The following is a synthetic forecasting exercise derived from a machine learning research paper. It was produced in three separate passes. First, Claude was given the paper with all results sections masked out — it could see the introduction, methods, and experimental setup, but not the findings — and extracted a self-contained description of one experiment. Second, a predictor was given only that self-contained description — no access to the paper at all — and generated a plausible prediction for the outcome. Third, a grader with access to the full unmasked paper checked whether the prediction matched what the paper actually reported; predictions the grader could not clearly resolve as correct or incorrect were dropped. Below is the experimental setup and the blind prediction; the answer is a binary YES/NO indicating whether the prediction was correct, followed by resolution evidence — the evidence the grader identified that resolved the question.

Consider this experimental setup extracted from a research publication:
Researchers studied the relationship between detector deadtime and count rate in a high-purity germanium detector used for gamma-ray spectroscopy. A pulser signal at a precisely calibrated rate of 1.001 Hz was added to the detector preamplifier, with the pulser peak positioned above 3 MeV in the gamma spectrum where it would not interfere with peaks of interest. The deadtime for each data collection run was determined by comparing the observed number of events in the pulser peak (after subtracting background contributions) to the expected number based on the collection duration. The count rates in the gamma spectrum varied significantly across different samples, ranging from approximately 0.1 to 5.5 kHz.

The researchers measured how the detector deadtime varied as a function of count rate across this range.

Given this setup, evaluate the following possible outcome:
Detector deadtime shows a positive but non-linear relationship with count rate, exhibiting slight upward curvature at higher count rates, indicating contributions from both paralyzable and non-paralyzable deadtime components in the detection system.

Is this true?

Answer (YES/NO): NO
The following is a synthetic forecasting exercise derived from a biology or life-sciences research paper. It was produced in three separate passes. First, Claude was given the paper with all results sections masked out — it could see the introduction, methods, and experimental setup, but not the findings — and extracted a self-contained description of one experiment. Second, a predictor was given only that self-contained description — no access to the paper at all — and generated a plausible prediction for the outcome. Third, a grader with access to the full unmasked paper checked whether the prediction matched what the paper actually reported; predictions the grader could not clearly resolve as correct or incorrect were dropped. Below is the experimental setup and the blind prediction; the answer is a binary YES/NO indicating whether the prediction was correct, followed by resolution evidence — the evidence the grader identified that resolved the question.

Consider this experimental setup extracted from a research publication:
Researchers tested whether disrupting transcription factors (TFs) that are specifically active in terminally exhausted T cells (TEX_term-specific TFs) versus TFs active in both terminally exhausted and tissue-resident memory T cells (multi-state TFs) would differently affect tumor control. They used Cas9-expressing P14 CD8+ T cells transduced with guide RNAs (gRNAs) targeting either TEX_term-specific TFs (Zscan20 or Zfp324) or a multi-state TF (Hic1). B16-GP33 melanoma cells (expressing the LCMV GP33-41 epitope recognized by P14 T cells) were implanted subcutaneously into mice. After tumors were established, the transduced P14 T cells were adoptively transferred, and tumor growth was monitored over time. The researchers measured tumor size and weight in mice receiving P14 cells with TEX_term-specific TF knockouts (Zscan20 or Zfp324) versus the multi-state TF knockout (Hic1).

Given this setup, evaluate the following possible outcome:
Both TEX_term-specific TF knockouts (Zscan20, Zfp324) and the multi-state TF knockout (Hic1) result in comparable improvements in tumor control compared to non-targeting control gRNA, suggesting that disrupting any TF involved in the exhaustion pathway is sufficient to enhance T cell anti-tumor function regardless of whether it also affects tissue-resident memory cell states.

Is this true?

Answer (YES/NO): NO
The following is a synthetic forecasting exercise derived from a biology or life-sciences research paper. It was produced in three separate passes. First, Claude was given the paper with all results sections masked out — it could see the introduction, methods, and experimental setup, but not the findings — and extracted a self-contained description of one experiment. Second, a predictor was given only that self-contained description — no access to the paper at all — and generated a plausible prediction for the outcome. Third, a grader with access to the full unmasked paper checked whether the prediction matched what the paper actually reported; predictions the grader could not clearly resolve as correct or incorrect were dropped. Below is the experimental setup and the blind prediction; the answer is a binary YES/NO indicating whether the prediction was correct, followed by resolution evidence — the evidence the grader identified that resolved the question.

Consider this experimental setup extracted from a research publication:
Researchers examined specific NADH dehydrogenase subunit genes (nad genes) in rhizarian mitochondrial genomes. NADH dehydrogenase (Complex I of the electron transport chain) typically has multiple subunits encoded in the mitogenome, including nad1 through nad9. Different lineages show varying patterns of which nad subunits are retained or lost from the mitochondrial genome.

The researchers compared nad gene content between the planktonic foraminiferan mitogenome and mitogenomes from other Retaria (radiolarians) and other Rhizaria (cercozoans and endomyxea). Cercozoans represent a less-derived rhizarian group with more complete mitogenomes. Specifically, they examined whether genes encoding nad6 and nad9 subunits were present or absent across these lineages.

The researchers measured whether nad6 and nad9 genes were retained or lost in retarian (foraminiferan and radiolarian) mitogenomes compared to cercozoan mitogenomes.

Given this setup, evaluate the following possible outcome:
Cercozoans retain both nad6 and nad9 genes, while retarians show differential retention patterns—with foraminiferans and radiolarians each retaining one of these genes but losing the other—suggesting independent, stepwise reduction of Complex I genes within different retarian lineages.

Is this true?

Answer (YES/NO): NO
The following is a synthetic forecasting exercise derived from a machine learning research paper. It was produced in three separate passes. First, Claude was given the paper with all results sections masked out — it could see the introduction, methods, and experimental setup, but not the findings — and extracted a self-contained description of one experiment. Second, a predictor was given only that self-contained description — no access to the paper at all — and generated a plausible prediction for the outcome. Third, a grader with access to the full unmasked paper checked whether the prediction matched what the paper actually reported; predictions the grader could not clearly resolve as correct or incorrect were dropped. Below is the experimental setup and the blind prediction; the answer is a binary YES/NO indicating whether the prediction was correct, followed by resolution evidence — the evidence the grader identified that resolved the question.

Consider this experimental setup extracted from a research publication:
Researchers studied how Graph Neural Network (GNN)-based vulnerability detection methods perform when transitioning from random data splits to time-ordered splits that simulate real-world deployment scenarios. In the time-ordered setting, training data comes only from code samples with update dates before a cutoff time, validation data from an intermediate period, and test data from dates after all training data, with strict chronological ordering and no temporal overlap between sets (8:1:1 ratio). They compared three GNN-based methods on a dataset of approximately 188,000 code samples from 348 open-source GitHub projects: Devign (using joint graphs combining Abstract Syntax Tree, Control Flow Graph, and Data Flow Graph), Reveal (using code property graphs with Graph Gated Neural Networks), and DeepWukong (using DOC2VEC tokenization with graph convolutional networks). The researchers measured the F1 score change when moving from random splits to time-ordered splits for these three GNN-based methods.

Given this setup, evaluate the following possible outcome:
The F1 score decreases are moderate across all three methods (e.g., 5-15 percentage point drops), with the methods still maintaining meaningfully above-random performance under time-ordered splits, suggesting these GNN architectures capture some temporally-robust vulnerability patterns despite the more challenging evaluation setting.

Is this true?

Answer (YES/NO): NO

- - - - -

◆ Problem details ◆
All of the lines above should be returned exactly as written.

◆ Written solution ◆
The following is a synthetic forecasting exercise derived from a machine learning research paper. It was produced in three separate passes. First, Claude was given the paper with all results sections masked out — it could see the introduction, methods, and experimental setup, but not the findings — and extracted a self-contained description of one experiment. Second, a predictor was given only that self-contained description — no access to the paper at all — and generated a plausible prediction for the outcome. Third, a grader with access to the full unmasked paper checked whether the prediction matched what the paper actually reported; predictions the grader could not clearly resolve as correct or incorrect were dropped. Below is the experimental setup and the blind prediction; the answer is a binary YES/NO indicating whether the prediction was correct, followed by resolution evidence — the evidence the grader identified that resolved the question.

Consider this experimental setup extracted from a research publication:
Researchers studied the relationship between detector deadtime and count rate in a high-purity germanium detector used for gamma-ray spectroscopy. A pulser signal at a precisely calibrated rate of 1.001 Hz was added to the detector preamplifier, with the pulser peak positioned above 3 MeV in the gamma spectrum where it would not interfere with peaks of interest. The deadtime for each data collection run was determined by comparing the observed number of events in the pulser peak (after subtracting background contributions) to the expected number based on the collection duration. The count rates in the gamma spectrum varied significantly across different samples, ranging from approximately 0.1 to 5.5 kHz.

The researchers measured how the detector deadtime varied as a function of count rate across this range.

Given this setup, evaluate the following possible outcome:
Detector deadtime shows a positive but non-linear relationship with count rate, exhibiting slight upward curvature at higher count rates, indicating contributions from both paralyzable and non-paralyzable deadtime components in the detection system.

Is this true?

Answer (YES/NO): NO
The following is a synthetic forecasting exercise derived from a biology or life-sciences research paper. It was produced in three separate passes. First, Claude was given the paper with all results sections masked out — it could see the introduction, methods, and experimental setup, but not the findings — and extracted a self-contained description of one experiment. Second, a predictor was given only that self-contained description — no access to the paper at all — and generated a plausible prediction for the outcome. Third, a grader with access to the full unmasked paper checked whether the prediction matched what the paper actually reported; predictions the grader could not clearly resolve as correct or incorrect were dropped. Below is the experimental setup and the blind prediction; the answer is a binary YES/NO indicating whether the prediction was correct, followed by resolution evidence — the evidence the grader identified that resolved the question.

Consider this experimental setup extracted from a research publication:
Researchers tested whether disrupting transcription factors (TFs) that are specifically active in terminally exhausted T cells (TEX_term-specific TFs) versus TFs active in both terminally exhausted and tissue-resident memory T cells (multi-state TFs) would differently affect tumor control. They used Cas9-expressing P14 CD8+ T cells transduced with guide RNAs (gRNAs) targeting either TEX_term-specific TFs (Zscan20 or Zfp324) or a multi-state TF (Hic1). B16-GP33 melanoma cells (expressing the LCMV GP33-41 epitope recognized by P14 T cells) were implanted subcutaneously into mice. After tumors were established, the transduced P14 T cells were adoptively transferred, and tumor growth was monitored over time. The researchers measured tumor size and weight in mice receiving P14 cells with TEX_term-specific TF knockouts (Zscan20 or Zfp324) versus the multi-state TF knockout (Hic1).

Given this setup, evaluate the following possible outcome:
Both TEX_term-specific TF knockouts (Zscan20, Zfp324) and the multi-state TF knockout (Hic1) result in comparable improvements in tumor control compared to non-targeting control gRNA, suggesting that disrupting any TF involved in the exhaustion pathway is sufficient to enhance T cell anti-tumor function regardless of whether it also affects tissue-resident memory cell states.

Is this true?

Answer (YES/NO): NO
The following is a synthetic forecasting exercise derived from a biology or life-sciences research paper. It was produced in three separate passes. First, Claude was given the paper with all results sections masked out — it could see the introduction, methods, and experimental setup, but not the findings — and extracted a self-contained description of one experiment. Second, a predictor was given only that self-contained description — no access to the paper at all — and generated a plausible prediction for the outcome. Third, a grader with access to the full unmasked paper checked whether the prediction matched what the paper actually reported; predictions the grader could not clearly resolve as correct or incorrect were dropped. Below is the experimental setup and the blind prediction; the answer is a binary YES/NO indicating whether the prediction was correct, followed by resolution evidence — the evidence the grader identified that resolved the question.

Consider this experimental setup extracted from a research publication:
Researchers examined specific NADH dehydrogenase subunit genes (nad genes) in rhizarian mitochondrial genomes. NADH dehydrogenase (Complex I of the electron transport chain) typically has multiple subunits encoded in the mitogenome, including nad1 through nad9. Different lineages show varying patterns of which nad subunits are retained or lost from the mitochondrial genome.

The researchers compared nad gene content between the planktonic foraminiferan mitogenome and mitogenomes from other Retaria (radiolarians) and other Rhizaria (cercozoans and endomyxea). Cercozoans represent a less-derived rhizarian group with more complete mitogenomes. Specifically, they examined whether genes encoding nad6 and nad9 subunits were present or absent across these lineages.

The researchers measured whether nad6 and nad9 genes were retained or lost in retarian (foraminiferan and radiolarian) mitogenomes compared to cercozoan mitogenomes.

Given this setup, evaluate the following possible outcome:
Cercozoans retain both nad6 and nad9 genes, while retarians show differential retention patterns—with foraminiferans and radiolarians each retaining one of these genes but losing the other—suggesting independent, stepwise reduction of Complex I genes within different retarian lineages.

Is this true?

Answer (YES/NO): NO
The following is a synthetic forecasting exercise derived from a machine learning research paper. It was produced in three separate passes. First, Claude was given the paper with all results sections masked out — it could see the introduction, methods, and experimental setup, but not the findings — and extracted a self-contained description of one experiment. Second, a predictor was given only that self-contained description — no access to the paper at all — and generated a plausible prediction for the outcome. Third, a grader with access to the full unmasked paper checked whether the prediction matched what the paper actually reported; predictions the grader could not clearly resolve as correct or incorrect were dropped. Below is the experimental setup and the blind prediction; the answer is a binary YES/NO indicating whether the prediction was correct, followed by resolution evidence — the evidence the grader identified that resolved the question.

Consider this experimental setup extracted from a research publication:
Researchers studied how Graph Neural Network (GNN)-based vulnerability detection methods perform when transitioning from random data splits to time-ordered splits that simulate real-world deployment scenarios. In the time-ordered setting, training data comes only from code samples with update dates before a cutoff time, validation data from an intermediate period, and test data from dates after all training data, with strict chronological ordering and no temporal overlap between sets (8:1:1 ratio). They compared three GNN-based methods on a dataset of approximately 188,000 code samples from 348 open-source GitHub projects: Devign (using joint graphs combining Abstract Syntax Tree, Control Flow Graph, and Data Flow Graph), Reveal (using code property graphs with Graph Gated Neural Networks), and DeepWukong (using DOC2VEC tokenization with graph convolutional networks). The researchers measured the F1 score change when moving from random splits to time-ordered splits for these three GNN-based methods.

Given this setup, evaluate the following possible outcome:
The F1 score decreases are moderate across all three methods (e.g., 5-15 percentage point drops), with the methods still maintaining meaningfully above-random performance under time-ordered splits, suggesting these GNN architectures capture some temporally-robust vulnerability patterns despite the more challenging evaluation setting.

Is this true?

Answer (YES/NO): NO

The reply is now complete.